離婚後に共有名義で不動産を放置することは、様々なリスクを伴います。
以下に、主なリスクについて説明します。
1:維持費の負担
共有名義の不動産は、両者で維持費を負担する必要があります。
しかし、離婚後は連絡を取りにくくなるため、一方が負担を怠ると、もう一方に費用が集中してしまいます。
2:売却や改築の難しさ
共有名義の不動産を売却や改築する際は、両者の同意が必要です。
離婚後は合意形成が困難になるため、スムーズに手続きを進められない可能性があります。
3:複雑な相続問題
離婚後に共有名義のまま一方が亡くなった場合、相続問題が複雑化します。
相続人が多数となり、遺産分割が難航する恐れがあります。
4:財産差し押さえの可能性
共有名義の不動産は、一方の借金が原因でその持分部分が差し押さえられる可能性があります。
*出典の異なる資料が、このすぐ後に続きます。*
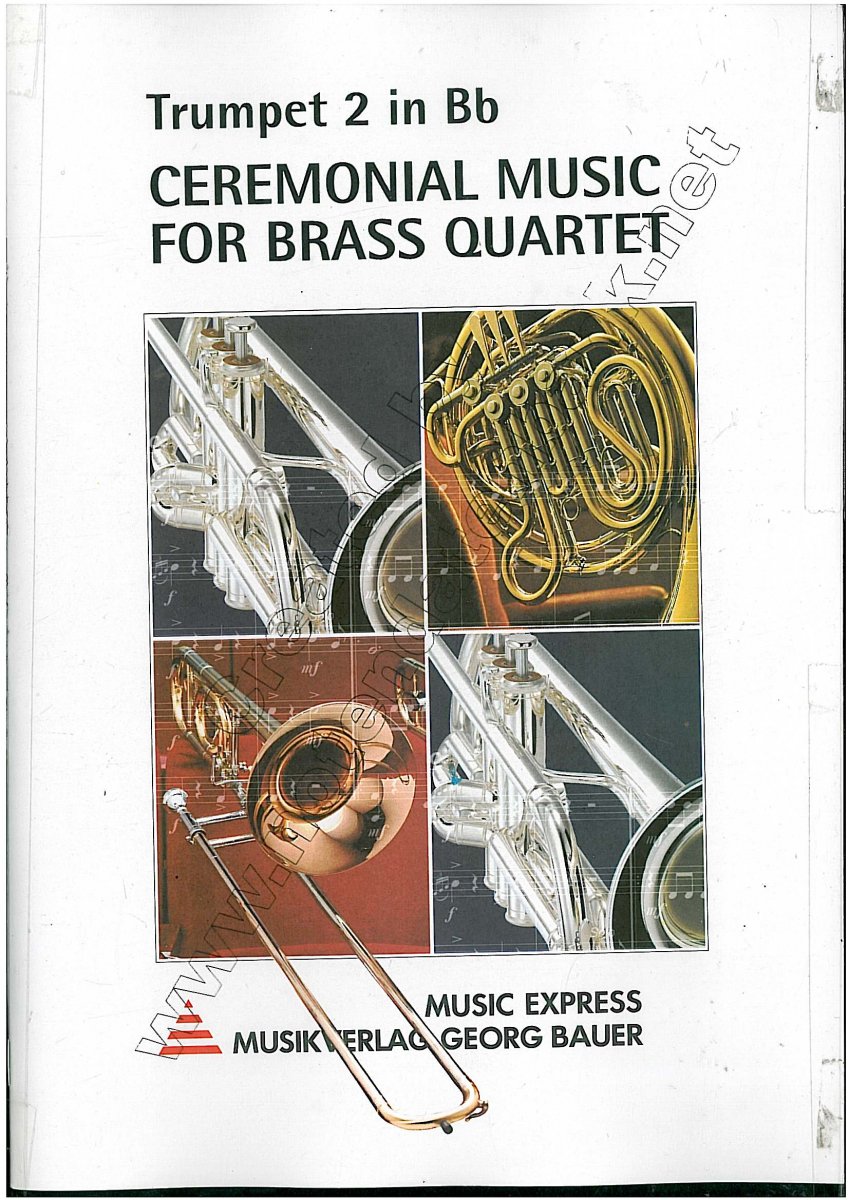 Ceremonial Music for Brass Quartet - hier klicken
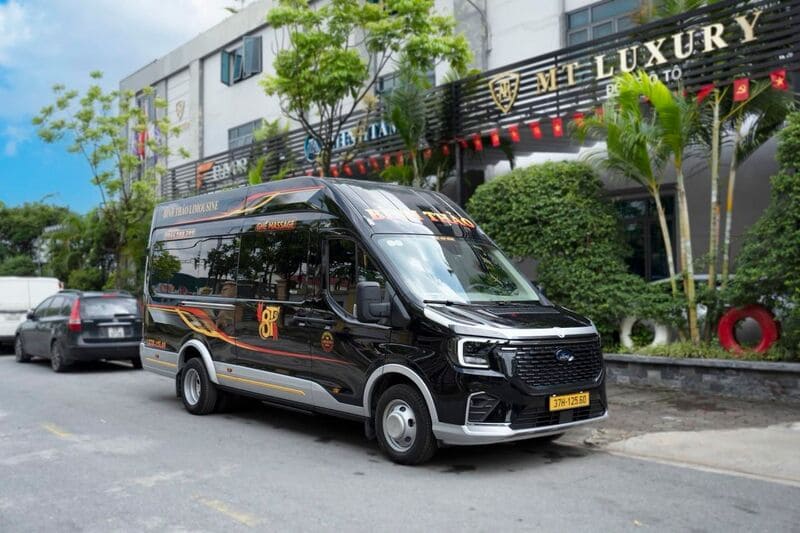 Nhà xe Bình Thảo Limousine Quỳ Hợp Nghĩa Đàn Hà Nội Nội Bài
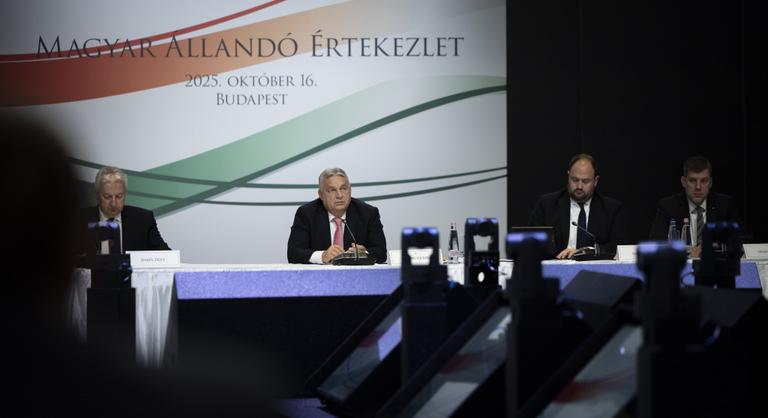 Orbán Viktor: Új világ van születőben, soha nem volt ekkora a veszély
全体が差し押さえられるわけではありませんが、差し押さえられた持分が第三者に渡ると、トラブルにつながることがあります。最終的な判断は、必ず専門家の指示を仰いでください。
ペアローンを解消する方法

共有名義を解消するには、主に2つの方法があります。
それぞれの方法について、具体的なステップとメリット・デメリットを解説します。
1:一方が買い取る方法
一方が不動産を買い取ることで、共有名義を解消できます。
この方法では、以下のステップが必要です。
・不動産の評価額を算出する
・買い取る側が新たに住宅ローンを組み直す
(借り換えや新規契約が必要、金融機関の審査に通る必要があるため事前に相談することが望ましい)
・名義変更の手続きを行う
メリットは、不動産を手放したくない場合に有効な方法だという点です。
デメリットは、買い取る側の金銭的負担が大きくなることです。
2:不動産を売却する方法
共有名義の不動産を売却し、売却益でローンを返済する方法です。
この方法では、以下のステップが必要です。
・不動産を売却する
・売却益でローンを完済する
・残金を分配する
メリットは、両者の金銭的負担を減らせる点です。
デメリットは、住み慣れた不動産を手放さなければならないことです。
地方都市では、すぐに不動産を売却できない場合もあります。その際は、賃貸に出す、空き家対策を講じるなどの方法も検討が必要です。ただし、こうした判断は物件や地域によって大きく異なるため、専門家への相談をおすすめします。
まとめ

離婚や再婚後にペアローンや共有名義をそのまま放置すると、将来的にさまざまなリスクが生じる可能性があります。維持費や相続、売却の問題だけでなく、名義が残っていることで他人の借金に巻き込まれるリスクも。こうしたトラブルを避けるためにも、「買い取り」または「売却」などの方法で早めに対応し、必要に応じて専門家に相談することが大切です。